(WRITTEN PROBLEM 1): Set down the passage of the combo-to-head conversion thread word for word, starting at "Making the empty" and ending at "back, ports, etc.)".
(WRITTEN PROBLEM 2): Take the combo-to-head conversion thread further, picking up after its last post.

(PAGE TEXT):
▬▬▬▬▬▬▬▬▬▬

# Conversion of Combo Guitar Amp to Head



## mesatronic (Jul 14, 2020)

...and, possibly, also conversion of empty combo cab to a proper speaker cabinet.

Hello all, I will be acquiring a combo amp next week.

I am not a fan of combos and am trying to find an Ontario-based (or at least located in Canada) resource that does this sort of work and does it well.

Of course, there are two ways to produce the head shell (or "head cab"): build a new one or start with the top portion of the combo cab. (To be discussed.)

I'd really appreciate hearing your recommendations for this work.

Thanks !


----------



## greco (Jul 15, 2007)

I'm assuming you are looking for someone to build a head cabinet for your amp.
Derrick Bell is well respected in this forum for building head cabs and all other types of cabs.

What is the make and model of the combo?

Making the empty combo cab into a speaker cab is not all that complicated unless you want to get into some "fancy" features
(i.e., closed back, convertible back, ports, etc.)

Good Luck with it!


----------



## knight_yyz (Mar 14, 2015)

Veteran Guitar Cabs on Facebook. Belongs to Derrick Bell.


----------



## mesatronic (Jul 14, 2020)

Hello, thanks for the recommendation... Paging Derrick Bell 

It's a Mesa/Boogie Mark IV B combo.

▬▬▬▬▬▬▬▬▬▬

(GIVEN DATA):
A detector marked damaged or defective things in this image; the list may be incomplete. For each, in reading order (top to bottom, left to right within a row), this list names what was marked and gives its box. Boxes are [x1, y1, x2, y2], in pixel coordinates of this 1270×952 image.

▬▬▬▬▬▬▬▬▬▬

(FINAL RESULT 1):
Making the empty combo cab into a speaker cab is not all that complicated unless you want to get into some "fancy" features
(i.e., closed back, convertible back, ports, etc.)

(FINAL RESULT 2):
----------



## mesatronic (Jul 14, 2020)

Thank-you, knight_yyz.


----------



## zontar (Oct 25, 2007)

greco said:


> I'm assuming you are looking for someone to build a head cabinet for your amp.
> Derrick Bell is well respected in this forum for building head cabs and all other types of cabs.
> 
> What is the make and model of the combo?
> ...


It may or may not be proper, but some time back I picked up what was an amp, but now was just the cabinet really with the speaker-no wires, as well as a dual footswitch (One is momentary & the other latching) and a Fender display sign at a store that was cloying down for $8 or so.
I bought a cable that connects to the speaker and has a plug for the out on an amp head.
Not the best speaker, but it works as a cab.

But I agree that is probably simple, withe the amp head conversion possibly much more complex.


----------



## greco (Jul 15, 2007)

zontar said:


> It may or may not be proper....


IMHO, if it works and sounds OK, it is fine.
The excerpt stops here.